» SOURCE

Glenny A. and Carol L. Lazore v. Commissioner., United States Tax Court - Memorandum Decision, T.C. Memo. 1992-404, Docket No. 5750-89., Filed July 16, 1992


Glenny A. and Carol L. Lazore v. Commissioner.

United States Tax Court - Memorandum Decision

T.C. Memo. 1992-404

Docket No. 5750-89.

Filed July 16, 1992.

Peter Goldberger and James H. Feldman, Jr., for the petitioners. Joseph Wilkes, for the respondent.

Memorandum Findings of Fact and Opinion

BUCKLEY, Special Trial Judge: This case was heard pursuant to section 7443A(b)(3) and Rules 180, 181, and 182. 1


1 Unless otherwise indicated, section references are to the Internal Revenue Code in effect for the year at issue. Rule references are to the Tax Court Rules of Practice and Procedure.


Respondent determined a deficiency in petitioners' 1986 Federal income tax in the amount of $8,549, together with additions to tax under section 6651(a)(1) in the amount of $124.11, and under section 6653(a)(1) and (2) 2 in the respective amounts of $427.45 and 50 percent of the interest due on the deficiency. The issues for decision are whether petitioners are exempt from paying Federal income tax because of their status as members of the Mohawk Nation, and whether they are subject to additions to tax for late filing of their 1986 return and for negligence.


2 Respondent's notice of deficiency cites sec. 6653(a)(1) and (2); however, the applicable sec. reference for the year at issue is 6653(a)(1)(A) and (B).


Findings of Fact

Some of the facts have been stipulated and are so found. The stipulation of facts and accompanying exhibits are incorporated herein by reference. At the time they filed their petition, petitioners resided at the St. Regis Mohawk Indian Reservation, sometimes called Akwesasne, (hereafter the reservation) located within the State of New York at a mailing address of Bombay, New York. Petitioners are husband and wife and filed their 1986 Federal income tax return jointly on May 1, 1987.

At all relevant times, petitioners were members of the Mohawk Nation and resided at the reservation. The Mohawk, Oneida, Onondaga, Cayuga, Seneca, and Tuscarora Nations comprise the Iroquois Confederacy of the Six Nations, also known in their language as the Haudenosaunee. We sometimes hereafter refer to the people of these nations collectively as the Iroquois or Haudenosaunee. The lands reserved to the Iroquois are located in upstate New York and stretch across the Canadian border.

The Mohawk people are a matriarchal society. The elder mothers of the Mohawk Nation are the ultimate overseers of the affairs of the people. They choose the people who are to lead and represent each of the three Mohawk clans as chiefs. The three Mohawk clans are Wolf, Bear, and Turtle, and membership therein is determined at birth based upon family lineage. The clan mothers also choose the persons who are to act as faith-keepers, i.e., spiritual leaders and organizers of Mohawk ceremonies.

Clan chiefs preside over important events such as marriages and funerals. They serve as representatives of the Mohawk people on the Mohawk Council of Chiefs as well as on the Grand Council of the Six Nations which meets annually at Onondaga, New York. They also travel worldwide to attend international conferences of the United Nations as Iroquois/Haudenosaunee representatives.

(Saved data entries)
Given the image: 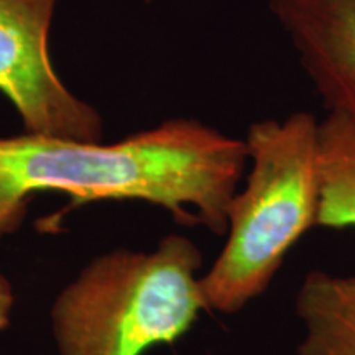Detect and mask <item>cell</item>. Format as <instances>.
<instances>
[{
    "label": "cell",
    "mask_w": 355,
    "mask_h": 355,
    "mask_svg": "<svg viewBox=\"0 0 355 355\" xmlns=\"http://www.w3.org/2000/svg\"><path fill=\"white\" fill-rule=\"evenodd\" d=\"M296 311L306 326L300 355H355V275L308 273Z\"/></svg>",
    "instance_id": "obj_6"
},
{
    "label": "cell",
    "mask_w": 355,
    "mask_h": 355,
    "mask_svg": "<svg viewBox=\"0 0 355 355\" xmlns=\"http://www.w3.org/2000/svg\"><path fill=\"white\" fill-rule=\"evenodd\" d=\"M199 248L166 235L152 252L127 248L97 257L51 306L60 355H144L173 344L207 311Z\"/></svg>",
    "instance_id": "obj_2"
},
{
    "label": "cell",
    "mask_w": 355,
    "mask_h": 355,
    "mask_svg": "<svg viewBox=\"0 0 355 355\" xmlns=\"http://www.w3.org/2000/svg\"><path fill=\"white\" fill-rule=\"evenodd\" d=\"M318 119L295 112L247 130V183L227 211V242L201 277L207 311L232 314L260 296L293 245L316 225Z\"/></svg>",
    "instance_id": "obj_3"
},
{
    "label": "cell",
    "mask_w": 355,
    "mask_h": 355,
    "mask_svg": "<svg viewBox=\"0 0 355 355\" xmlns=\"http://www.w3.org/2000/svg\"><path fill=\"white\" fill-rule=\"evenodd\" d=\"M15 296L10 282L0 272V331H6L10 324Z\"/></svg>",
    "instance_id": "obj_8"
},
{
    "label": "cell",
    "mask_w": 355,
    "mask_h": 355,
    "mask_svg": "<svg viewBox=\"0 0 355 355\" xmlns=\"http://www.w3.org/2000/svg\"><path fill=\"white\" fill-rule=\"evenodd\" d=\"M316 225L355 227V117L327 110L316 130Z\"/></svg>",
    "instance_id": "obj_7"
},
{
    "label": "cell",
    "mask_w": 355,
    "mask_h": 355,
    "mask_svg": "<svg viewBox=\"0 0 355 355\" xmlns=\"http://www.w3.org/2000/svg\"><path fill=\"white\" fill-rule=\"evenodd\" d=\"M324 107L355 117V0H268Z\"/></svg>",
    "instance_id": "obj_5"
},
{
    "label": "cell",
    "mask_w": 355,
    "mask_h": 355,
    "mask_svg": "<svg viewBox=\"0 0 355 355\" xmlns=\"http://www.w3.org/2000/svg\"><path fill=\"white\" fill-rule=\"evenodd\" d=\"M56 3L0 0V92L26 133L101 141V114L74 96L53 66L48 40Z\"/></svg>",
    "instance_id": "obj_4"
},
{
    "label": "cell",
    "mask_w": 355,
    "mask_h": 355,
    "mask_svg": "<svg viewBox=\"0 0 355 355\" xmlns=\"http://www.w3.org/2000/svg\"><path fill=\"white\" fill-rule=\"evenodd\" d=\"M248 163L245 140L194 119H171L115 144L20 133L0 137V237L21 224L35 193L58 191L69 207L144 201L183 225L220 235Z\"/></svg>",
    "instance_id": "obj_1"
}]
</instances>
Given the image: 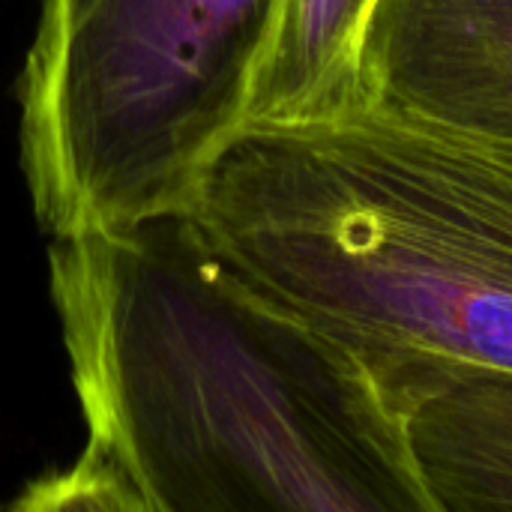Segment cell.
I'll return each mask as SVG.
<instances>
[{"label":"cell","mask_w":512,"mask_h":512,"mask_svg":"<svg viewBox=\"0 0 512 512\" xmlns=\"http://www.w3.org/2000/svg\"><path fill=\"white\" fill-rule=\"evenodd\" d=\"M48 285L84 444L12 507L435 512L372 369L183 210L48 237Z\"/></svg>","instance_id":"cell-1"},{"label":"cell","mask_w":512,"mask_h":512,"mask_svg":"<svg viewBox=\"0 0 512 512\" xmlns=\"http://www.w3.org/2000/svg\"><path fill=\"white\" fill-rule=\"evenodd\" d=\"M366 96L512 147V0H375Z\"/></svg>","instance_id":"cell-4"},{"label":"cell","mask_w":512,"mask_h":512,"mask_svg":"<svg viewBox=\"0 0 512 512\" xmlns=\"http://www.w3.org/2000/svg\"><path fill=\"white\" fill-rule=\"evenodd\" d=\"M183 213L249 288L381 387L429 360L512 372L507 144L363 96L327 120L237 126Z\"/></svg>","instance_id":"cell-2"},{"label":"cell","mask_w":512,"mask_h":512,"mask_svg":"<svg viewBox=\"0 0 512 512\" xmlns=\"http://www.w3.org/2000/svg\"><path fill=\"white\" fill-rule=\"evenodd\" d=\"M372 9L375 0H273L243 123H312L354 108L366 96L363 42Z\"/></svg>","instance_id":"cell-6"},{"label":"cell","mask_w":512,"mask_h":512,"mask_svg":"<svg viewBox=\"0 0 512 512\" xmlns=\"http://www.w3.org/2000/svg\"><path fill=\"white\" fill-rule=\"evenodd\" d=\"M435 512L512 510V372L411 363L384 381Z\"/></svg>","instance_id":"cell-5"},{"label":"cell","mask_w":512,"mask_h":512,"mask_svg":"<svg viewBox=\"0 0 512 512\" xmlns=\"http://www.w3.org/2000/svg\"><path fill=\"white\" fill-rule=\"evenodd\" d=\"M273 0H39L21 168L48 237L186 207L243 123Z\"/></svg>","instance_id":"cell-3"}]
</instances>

» REQUIRED TASKS
- A) According to the Tax Court decision, on what date did the petitioners file their 1986 federal income tax return?
- B) According to the Tax Court decision, on what ground might the petitioners be exempt from federal income tax, and what are the additions to tax at issue for?
- C) Does the Tax Court decision support each of these statements? Answer yes or no for each and quote the words of the decision that settle it.
(i) The Grand Council of the Six Nations meets every year at Onondaga, New York.
(ii) Membership in a Mohawk clan is chosen by the clan mothers.
(iii) The petitioners filed separate 1986 returns.
Answer from the Tax Court decision alone, not from the material.

» TASK-BY-TASK RESULTS
- A) They filed it jointly on May 1, 1987.

- B) The question is whether the petitioners are exempt because of their status as members of the Mohawk Nation. The additions to tax at issue are for late filing of their 1986 return and for negligence.

- C)
(i) Yes: "the Grand Council of the Six Nations which meets annually at Onondaga, New York."
(ii) No: "membership therein is determined at birth based upon family lineage."
(iii) No: "filed their 1986 Federal income tax return jointly on May 1, 1987."